### Assignment
Rewrite the part of the hospital article that opens with the words "Reminding his guests" and closes with "government subsidized reimbursements.", swapping "largest employer" for "biggest employer".

### Passage
Segment Open

By Lisa Young
Delta County Memorial Hospital leaders recently hosted an informational meeting and tour with members of the Colorado House of Representatives’ Health and Insurance Committee to talk about finances and future plans.
“It’s been a fantastic journey in the course of the last five months,” said DCMH CEO Matt Heyn who took the reins in the midst of the COVID-19 pandemic and a hospital system dealing with financial challenges.
As a former hospital financial officer, Heyn is confident the hospital will continue to grow and provide quality care for the community but to do that, he made sure to grab the ear of state representatives.
Reminding his guests that DCMH is the largest employer in the county with 600 employees, Heyn said the hospital is not a critical access hospital which keeps them gaining valuable government subsidized reimbursements.
DCMH does receive some level of cost-based reimbursement through the Rural Demonstration Project designed to help small rural hospitals that don’t qualify as a Critical Access Hospital.
“That (RDP) generates over $2 million to our bottom line, but we’re only good to participate until 2022,” Heyn said, adding he would like to see the hospital receive a Sole Community Hospital designation.
The Sole Community Hospitals (SCH) program started in 1983 supports small rural hospitals that “by reason of factors such as isolated location, weather conditions, travel conditions, or absence of other hospitals, is the sole source of inpatient hospital services reasonably available in a geographic location.”
“Organizations that have the designation (SCH) pay far less for drugs than organizations that don’t. The only way to get it is to prove that we’re taking care of a higher share of Medicaid (patients). And that threshold for us is 11% as a non-sole community hospital. It drops to 8% for a sole community hospital and we consistently run in the 9-10% range. So, we’re a little off, and we can’t quite hit it.”
“If I am advocating for special programs, we need to find Sole Community Hospital status and retain our Rural Demonstration Hospital program,” said Heyn adding that despite financial challenges the hospital is in “growth mode.”

Segment Closed

### Available data
Segment Open

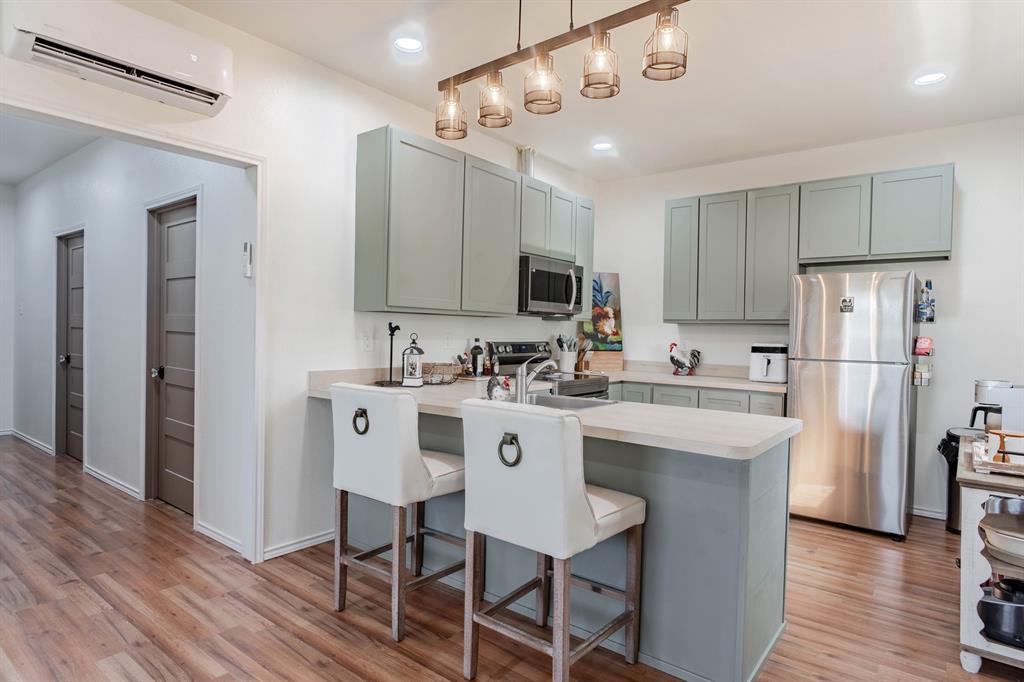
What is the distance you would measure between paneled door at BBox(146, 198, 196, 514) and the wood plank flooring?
1.42 feet

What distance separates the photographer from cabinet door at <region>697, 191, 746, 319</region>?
14.9 feet

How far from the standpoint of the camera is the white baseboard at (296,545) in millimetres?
3088

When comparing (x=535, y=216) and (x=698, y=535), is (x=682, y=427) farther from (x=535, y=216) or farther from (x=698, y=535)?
(x=535, y=216)

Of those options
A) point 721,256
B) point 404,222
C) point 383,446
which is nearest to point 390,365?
point 404,222

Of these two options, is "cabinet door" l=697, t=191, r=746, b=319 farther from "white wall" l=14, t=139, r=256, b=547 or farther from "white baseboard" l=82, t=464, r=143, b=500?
"white baseboard" l=82, t=464, r=143, b=500

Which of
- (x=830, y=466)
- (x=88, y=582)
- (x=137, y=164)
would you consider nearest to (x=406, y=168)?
(x=137, y=164)

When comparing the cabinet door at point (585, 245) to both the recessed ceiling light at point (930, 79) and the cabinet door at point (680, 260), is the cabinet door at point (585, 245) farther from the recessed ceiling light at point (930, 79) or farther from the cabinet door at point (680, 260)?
the recessed ceiling light at point (930, 79)

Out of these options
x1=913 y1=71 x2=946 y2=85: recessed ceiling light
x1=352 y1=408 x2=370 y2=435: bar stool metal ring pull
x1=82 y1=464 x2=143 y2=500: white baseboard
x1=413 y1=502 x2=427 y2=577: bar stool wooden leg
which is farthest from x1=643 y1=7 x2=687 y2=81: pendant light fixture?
x1=82 y1=464 x2=143 y2=500: white baseboard

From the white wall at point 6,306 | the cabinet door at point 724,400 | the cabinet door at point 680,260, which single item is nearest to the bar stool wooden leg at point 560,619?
the cabinet door at point 724,400

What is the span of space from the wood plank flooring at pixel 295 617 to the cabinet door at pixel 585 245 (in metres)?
2.40

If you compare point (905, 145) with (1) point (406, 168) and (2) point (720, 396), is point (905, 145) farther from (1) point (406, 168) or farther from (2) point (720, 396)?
(1) point (406, 168)

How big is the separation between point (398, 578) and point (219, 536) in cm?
157

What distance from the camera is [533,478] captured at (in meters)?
1.84

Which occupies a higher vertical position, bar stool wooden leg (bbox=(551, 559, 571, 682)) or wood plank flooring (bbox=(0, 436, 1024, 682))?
bar stool wooden leg (bbox=(551, 559, 571, 682))
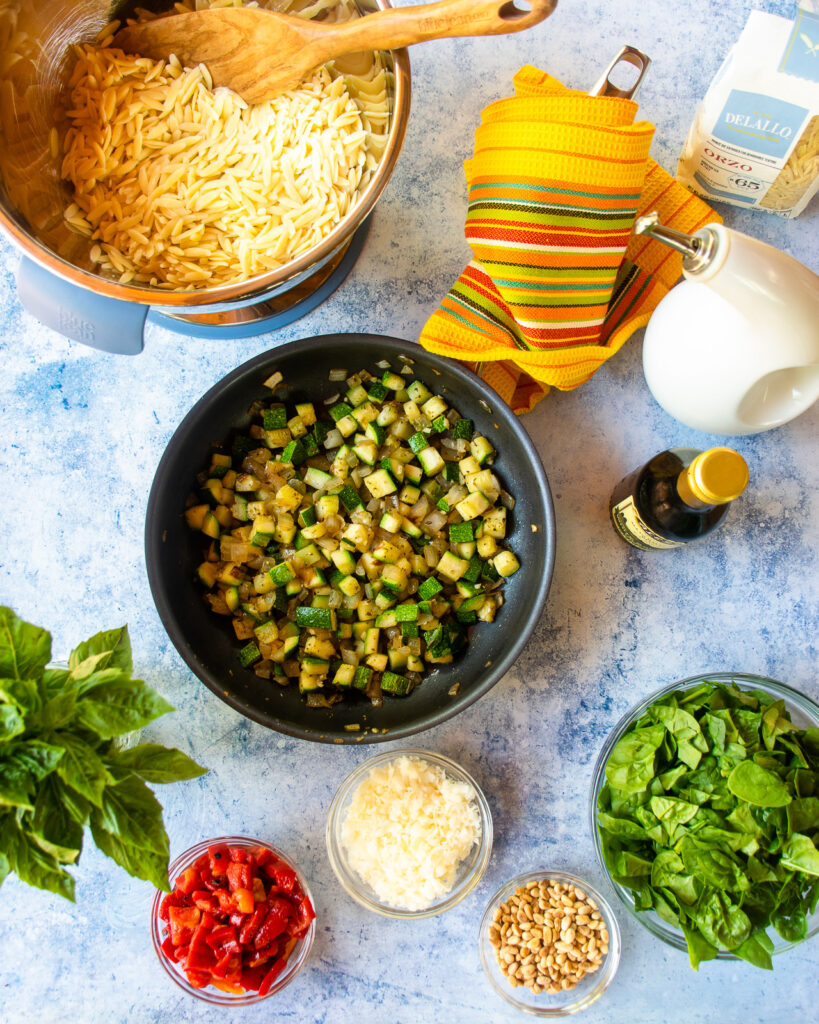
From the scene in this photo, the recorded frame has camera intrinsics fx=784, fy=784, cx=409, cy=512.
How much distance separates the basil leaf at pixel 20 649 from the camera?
1.20 metres

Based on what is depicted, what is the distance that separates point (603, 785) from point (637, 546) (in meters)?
0.48

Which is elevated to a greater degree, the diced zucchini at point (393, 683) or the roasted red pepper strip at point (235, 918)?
the diced zucchini at point (393, 683)

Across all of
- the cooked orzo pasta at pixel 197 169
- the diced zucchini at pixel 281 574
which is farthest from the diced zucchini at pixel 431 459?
the cooked orzo pasta at pixel 197 169

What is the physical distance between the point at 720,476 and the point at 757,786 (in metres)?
0.53

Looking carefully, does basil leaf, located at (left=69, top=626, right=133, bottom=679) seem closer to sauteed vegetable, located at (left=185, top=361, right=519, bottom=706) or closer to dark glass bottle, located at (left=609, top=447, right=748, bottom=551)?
sauteed vegetable, located at (left=185, top=361, right=519, bottom=706)

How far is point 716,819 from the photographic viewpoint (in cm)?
135

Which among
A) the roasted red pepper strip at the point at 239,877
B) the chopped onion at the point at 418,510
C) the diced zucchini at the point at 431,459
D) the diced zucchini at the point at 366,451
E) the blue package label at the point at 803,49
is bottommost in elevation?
the roasted red pepper strip at the point at 239,877

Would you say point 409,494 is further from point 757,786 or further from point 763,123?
point 763,123

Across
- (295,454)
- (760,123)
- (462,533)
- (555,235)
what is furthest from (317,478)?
(760,123)

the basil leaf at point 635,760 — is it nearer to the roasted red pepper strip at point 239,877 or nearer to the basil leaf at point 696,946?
the basil leaf at point 696,946

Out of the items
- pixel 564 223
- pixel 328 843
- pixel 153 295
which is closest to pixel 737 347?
pixel 564 223

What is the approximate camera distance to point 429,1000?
157cm

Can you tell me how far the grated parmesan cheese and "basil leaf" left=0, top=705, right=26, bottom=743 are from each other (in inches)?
26.4

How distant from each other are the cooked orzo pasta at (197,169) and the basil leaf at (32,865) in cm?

Segment Closed

### Response area
Reminding his guests that DCMH is the biggest employer in the county with 600 employees, Heyn said the hospital is not a critical access hospital which keeps them gaining valuable government subsidized reimbursements.